__Passage shown__.

According to Blacklock’s Reporter, Conservative Party of Canada (CPC) and Bloc Québécois MPs were successful in demanding that the Commons ethics committee hold hearings as soon as possible into the spying on Canadians.

CPC MP John Brassard said that the spying was “done in secret,” and that he filed a complaint with Canada’s federal Privacy Commissioner.

The news of the ethics committee investigation comes less than a month after Canada’s federal government  admitted it covertly tracked the cell phones of 33 million Canadians throughout the COVID crisis, using cell tower data for months.

The secret tracking program was done under the Public Health Agency of Canada (PHAC), which claimed the tracking was done to understand the “public’s responsiveness during lockdown measures.”

According to Mark Johnson, a spokesman for PHAC, the “urgency of the pandemic” justified the agency to collect and use “mobility data such as cell tower location data throughout the COVID-19 response.”

“It was to help understand possible links between the movement of populations within Canada and COVID,” said  Johnson, who also said the program has been made public to be “open and transparent.”

Surveillance was done throughout the pandemic to “analyze population movement data to better understand the public’s responsiveness during lockdown measures,” Johnson added.

According to Blacklock’s Reporter, the ethics committee has not yet scheduled any dates for hearings.

Brassard said that PHAC managers will be mandated to appear before the committee to be questioned.

He added that there are “rightly some questions that need to be asked of” PHAC as it relates to “privacy, security, the data that are being collected, what it’s being used for.”

“Canadians expect their elected officials will ensure there is appropriate oversight for any such program,” said Brassard, adding it is “vital” that Canadians not “allow the COVID response to create a permanent backslide of the rights and freedoms of Canadians, including their fundamental right to privacy.”

__Listed entries__.
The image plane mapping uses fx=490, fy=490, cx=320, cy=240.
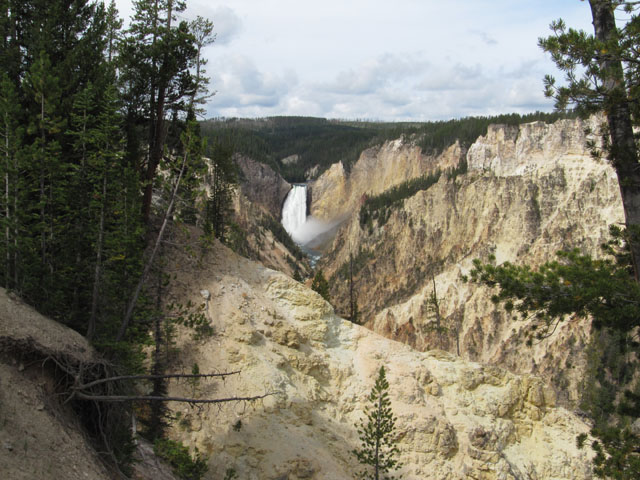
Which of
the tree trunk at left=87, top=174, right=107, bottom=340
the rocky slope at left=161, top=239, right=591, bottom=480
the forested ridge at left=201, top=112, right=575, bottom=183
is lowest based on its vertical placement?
the rocky slope at left=161, top=239, right=591, bottom=480

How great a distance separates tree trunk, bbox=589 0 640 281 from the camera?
24.8ft

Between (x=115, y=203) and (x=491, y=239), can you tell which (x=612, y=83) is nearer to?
(x=115, y=203)

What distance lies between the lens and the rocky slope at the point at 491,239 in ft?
153

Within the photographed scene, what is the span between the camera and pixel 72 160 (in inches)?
452

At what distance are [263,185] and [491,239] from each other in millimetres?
59322

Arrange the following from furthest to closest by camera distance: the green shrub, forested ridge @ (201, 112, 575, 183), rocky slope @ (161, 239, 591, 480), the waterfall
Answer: the waterfall
forested ridge @ (201, 112, 575, 183)
rocky slope @ (161, 239, 591, 480)
the green shrub

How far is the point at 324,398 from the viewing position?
1575cm

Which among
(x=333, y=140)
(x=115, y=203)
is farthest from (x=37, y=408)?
(x=333, y=140)

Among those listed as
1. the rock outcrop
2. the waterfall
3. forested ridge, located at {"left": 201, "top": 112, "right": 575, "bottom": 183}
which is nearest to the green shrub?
the rock outcrop

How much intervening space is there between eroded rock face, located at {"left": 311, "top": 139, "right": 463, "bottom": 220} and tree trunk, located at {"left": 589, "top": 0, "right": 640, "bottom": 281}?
92321 mm

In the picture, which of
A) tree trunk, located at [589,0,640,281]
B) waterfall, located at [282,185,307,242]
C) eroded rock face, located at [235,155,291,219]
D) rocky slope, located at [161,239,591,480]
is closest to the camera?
tree trunk, located at [589,0,640,281]

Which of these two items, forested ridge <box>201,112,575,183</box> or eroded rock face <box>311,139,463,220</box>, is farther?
eroded rock face <box>311,139,463,220</box>

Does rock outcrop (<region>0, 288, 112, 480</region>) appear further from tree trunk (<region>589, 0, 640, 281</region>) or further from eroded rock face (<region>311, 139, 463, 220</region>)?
eroded rock face (<region>311, 139, 463, 220</region>)

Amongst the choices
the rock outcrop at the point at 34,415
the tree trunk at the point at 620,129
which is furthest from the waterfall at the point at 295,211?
the rock outcrop at the point at 34,415
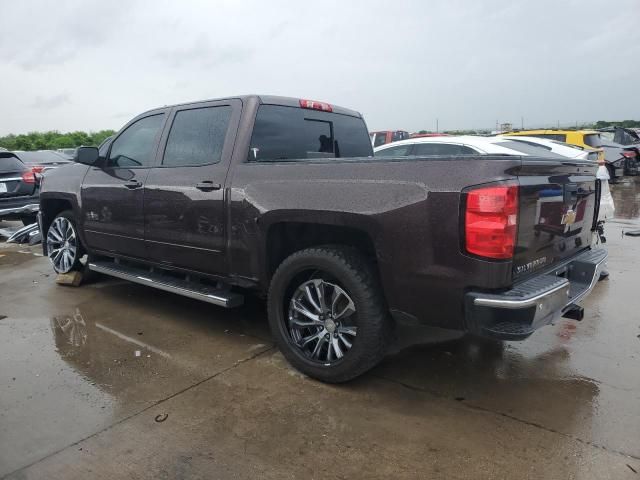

__Task brief__. Extend the news report on the ethics committee hearings into the federal cell phone tracking with a few paragraphs that pick up after Brassard's remark about the right to privacy.

__Reply to the task__.
Brassard added that answers are needed to determine if any measures were put in place to “protect de-identified information from being re-identified.”

Currently, the government of Canada has a federal contract notice tender out that indicates PHAC is looking to permanently use cell tower tracking for up to the next five years.

There were many indications over the past year and a half that the Canadian federal government was planning to use cell phone data to determine travel patterns, all done supposedly in the name of fighting COVID.

Indeed, just a few weeks into the COVID crisis in Canada, reports surfaced that the federal government was looking into using Canadians’ cell phone location data to track people’s movements.

In January 2021, Ontario Premier Doug Ford said that cellphone data his government is privy to indicated that many in his province were not following COVID quarantine restrictions. This raised many questions as to how the cell data was obtained.

Earlier this year, Jay Cameron, litigation manager for the Justice Centre for Constitutional Freedoms (JCCF), told LifeSiteNews that cellphone tracking done involuntarily is a “flagrant” violation of one’s constitutional rights.